Real-Time Web Analytics with Kinesis Data Analytics
Real-Time Web Analytics with Kinesis Data Analytics

Solution Components

Beacon Code

The Real-Time Web Analytics with Kinesis Data Analytics solution includes beacon code that you add to your web server. This code enables your users' web browsers to send requests to the solution's web servers. The requests include header information that is used to calculate the metrics that are displayed as a count over a 10 second time window on the solution's real-time dashboard.

var http = new XMLHttpRequest(); var url = beacon_url; //from Outputs section of CloudFormation stack"POST", beacon_url); http.setRequestHeader("event","click"); http.setRequestHeader("clientid","user123"); http.setRequestHeader("page", window.location.pathname.split("/").slice(-1)); http.setRequestHeader("referer",document.referrer); http.setRequestHeader("custom_metric_name","userAgent"); http.setRequestHeader("custom_metric_string_value",navigator.userAgent); http.send();

Figure 3: Sample beacon code

Metric Headers

This solution includes headers you use to collect website usage metrics that are displayed in the dashboard. The following headers are passed to the beacon server.

  • event: String used to capture the user event (For example, click, pageview, playvideo, conversion, exception, login, logoff)

  • page: Webpage associated with the event (For example, window.location.pathname or window.location.pathname.split("/").slice(-1))

  • referrer: Referring page (For example, document.referrer)

The solution also includes headers you can use to include custom metrics on the real-time dashboard. The following headers define the name of the custom metric and the different data types of the values that are passed to the beacon server.

  • custom_metric_name: Defines the name of your custom metric

  • custom_metric_int_value: For custom metrics with integer values

  • custom_metric_float_value: For custom metrics with float values

  • custom_metric_string_value: For custom metrics with string values

Beacon Web Servers

Real-Time Web Analytics with Kinesis Data Analytics uses two Amazon Elastic Compute Cloud (Amazon EC2) instances for the beacon web servers. You can choose from two preset configurations to support your anticipated request traffic: 50K requests per minute (t2.medium instance) or 100K requests per minute (m5.large instance). Note that the Auto Scaling group will scale in the preset increment (50K or 100K).

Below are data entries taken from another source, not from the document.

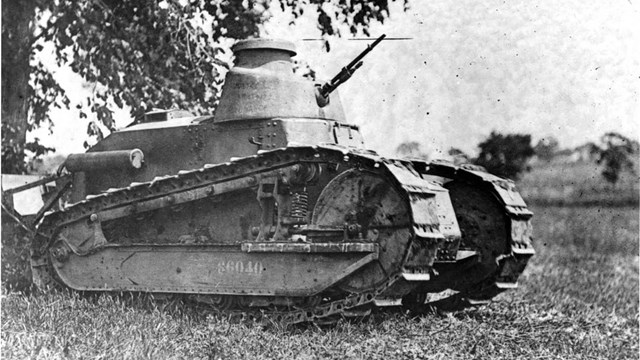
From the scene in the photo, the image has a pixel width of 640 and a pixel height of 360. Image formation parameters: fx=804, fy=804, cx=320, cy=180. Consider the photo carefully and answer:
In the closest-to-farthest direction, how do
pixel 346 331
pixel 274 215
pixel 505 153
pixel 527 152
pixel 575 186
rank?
pixel 346 331 < pixel 274 215 < pixel 505 153 < pixel 527 152 < pixel 575 186

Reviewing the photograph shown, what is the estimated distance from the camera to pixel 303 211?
8516 millimetres

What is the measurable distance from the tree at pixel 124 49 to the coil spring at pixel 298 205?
14.5 feet

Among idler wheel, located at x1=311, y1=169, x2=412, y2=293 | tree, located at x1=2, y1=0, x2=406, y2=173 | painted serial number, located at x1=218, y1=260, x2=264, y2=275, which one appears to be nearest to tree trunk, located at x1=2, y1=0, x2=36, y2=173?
tree, located at x1=2, y1=0, x2=406, y2=173

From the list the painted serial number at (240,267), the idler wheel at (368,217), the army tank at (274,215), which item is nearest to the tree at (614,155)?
the army tank at (274,215)

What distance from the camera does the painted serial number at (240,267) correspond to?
27.5 feet

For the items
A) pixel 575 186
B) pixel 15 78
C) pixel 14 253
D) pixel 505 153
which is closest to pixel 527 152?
pixel 505 153

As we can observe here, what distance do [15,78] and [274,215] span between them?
6983mm

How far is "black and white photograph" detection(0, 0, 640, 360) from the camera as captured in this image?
25.0 feet

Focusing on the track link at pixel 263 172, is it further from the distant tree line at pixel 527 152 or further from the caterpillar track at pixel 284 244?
the distant tree line at pixel 527 152

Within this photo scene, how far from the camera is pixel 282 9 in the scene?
40.1 ft

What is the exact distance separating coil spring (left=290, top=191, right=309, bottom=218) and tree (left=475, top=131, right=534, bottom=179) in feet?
29.6

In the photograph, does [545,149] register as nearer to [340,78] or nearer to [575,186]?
[575,186]

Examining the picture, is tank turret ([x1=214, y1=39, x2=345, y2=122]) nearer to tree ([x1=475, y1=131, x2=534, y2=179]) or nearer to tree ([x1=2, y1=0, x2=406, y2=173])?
tree ([x1=2, y1=0, x2=406, y2=173])

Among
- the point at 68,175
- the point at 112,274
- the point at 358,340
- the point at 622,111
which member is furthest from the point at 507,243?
the point at 68,175
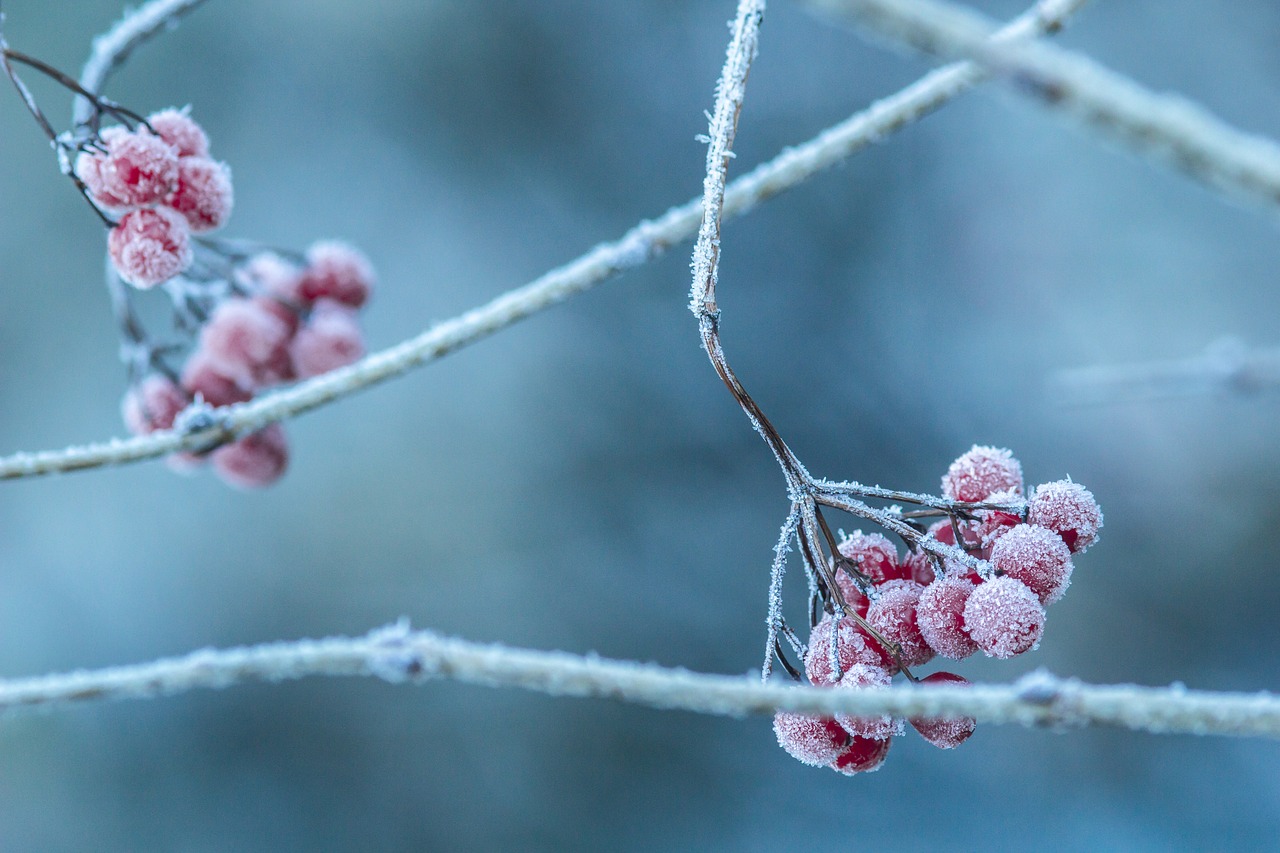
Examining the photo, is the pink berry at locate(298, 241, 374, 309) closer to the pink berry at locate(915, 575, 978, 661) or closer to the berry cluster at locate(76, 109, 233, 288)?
the berry cluster at locate(76, 109, 233, 288)

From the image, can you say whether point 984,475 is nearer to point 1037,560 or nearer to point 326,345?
point 1037,560

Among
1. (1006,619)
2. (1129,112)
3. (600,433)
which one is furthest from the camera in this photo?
(600,433)

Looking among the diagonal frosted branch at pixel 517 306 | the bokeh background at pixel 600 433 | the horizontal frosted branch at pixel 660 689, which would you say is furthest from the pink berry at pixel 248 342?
the bokeh background at pixel 600 433

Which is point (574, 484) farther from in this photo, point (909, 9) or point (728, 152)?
point (909, 9)

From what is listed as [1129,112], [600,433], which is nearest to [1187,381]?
[1129,112]

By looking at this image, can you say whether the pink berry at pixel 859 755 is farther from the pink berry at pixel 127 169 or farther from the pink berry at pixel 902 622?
the pink berry at pixel 127 169

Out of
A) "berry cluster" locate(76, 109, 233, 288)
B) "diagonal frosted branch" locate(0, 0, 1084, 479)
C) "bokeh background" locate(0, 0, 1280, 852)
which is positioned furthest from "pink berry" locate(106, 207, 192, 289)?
"bokeh background" locate(0, 0, 1280, 852)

Amazon Kinesis Data Analytics Application

This solution includes an Amazon Kinesis Data Analytics application with SQL statements that compute metrics for the built-in dashboard. The application reads records from the Amazon Kinesis Data Firehose delivery stream, and runs the SQL queries to emit specific website clickstream metrics, which are stored in Amazon DynamoDB. For more information, see Appendix A.

Amazon DynamoDB

The Real-Time Web Analytics with Kinesis Data Analytics solution creates an Amazon DynamoDB table: Metrics.

The Metrics table stores the following information on metrics computed by the Amazon Kinesis Data Analytics application:

  • MetricType: The name of the computed metric

  • AmendmentStrategy: The amendment strategy for metric detail items with identical timestamps. For more information, see Amendment Strategy.

  • IsSet: Indicates whether there is more than one data point in a metric detail item. For one data point, set this item to false. For more than one data point, set this item to true.

  • IsWholeNumber: Indicates whether the value of this metric is an integer or a float value. For an integer value, set this item to true. For a float value, set this item to false.

Amendment Strategy

This solution includes an amendment strategy that defines how the solution handles a new record with the same timestamp as a record that has already been received. You can choose from the following three options:

  • Add: Adds values from the new record to values from the existing record. For example, if a record is received for event_count with a value of logon 10 that has the same timestamp as an existing event_count record that has a value of logon 4, the values will be added together (10 + 4) and the existing record will be updated with the new value: logon 14.

  • Replace: Replaces the existing record with the new record.

  • Replace existing: New and existing records are merged, with existing values in the existing record overwritten by the new values. For example, if a record is received for event_count with values of logon 10 and click 2 that has the same timestamp as an existing event_count record that has values of logon 4 and logoff 2, the existing record's new values will be logon 10, logoff 2, and click 2.

Web Usage Dashboard

The solution features a simple dashboard that loads data from Amazon DynamoDB into line charts every 10 seconds and bar charts every minute. The dashboard leverages Amazon Cognito for user authentication and is powered by web assets hosted in an Amazon Simple Storage Service (Amazon S3) bucket.

The dashboard uses the open-source chart.js JavaScript library to draw charts using HTML5. The index.html file contains the HTML elements that render the charts in the dashboard. The dash.js file in the js folder contains the JavaScript that populates the dashboard with metrics. The Kinesis data application contains the SQL queries that compute metrics. For more information, see Appendix A.

After you successfully launch the solution, you will receive an email with instructions for logging into the dashboard.

The dashboard can also be customized to include additional metrics. For more information, see Appendix B.

        Real-time web usage dashboard

Figure 4: Real-time web usage dashboard

Anomaly Detection

The Real-Time Web Analytics with Kinesis Data Analytics solution leverages the built-in anomaly detection of Amazon Kinesis. This solution calculates an anomaly score based on a comparison of the last 256 events to a random set of the last 100,000 events. When an anomaly score hits the threshold, the events are displayed in the solution's anomaly detection graph. For example, the solution might record 50 logon events every 10 seconds and 0 exception events every 10 seconds. If the solution then records five logon events every 10 seconds and 30 exception events every 10 seconds, the solution will detect the anomaly and display it in the graph.

Amazon CloudWatch Dashboard

This solution provides an optional dashboard you can use to monitor the performance of your beacon web servers. The dashboard displays custom operational Amazon CloudWatch metrics for your beacon web servers, including the number of healthy beacon web servers, the average processed network packets, aggregate requests, 5XX errors, and Amazon DynamoDB throughput capacity and throttling.

        CloudWatch metrics dashboard

Figure 5: CloudWatch metrics dashboard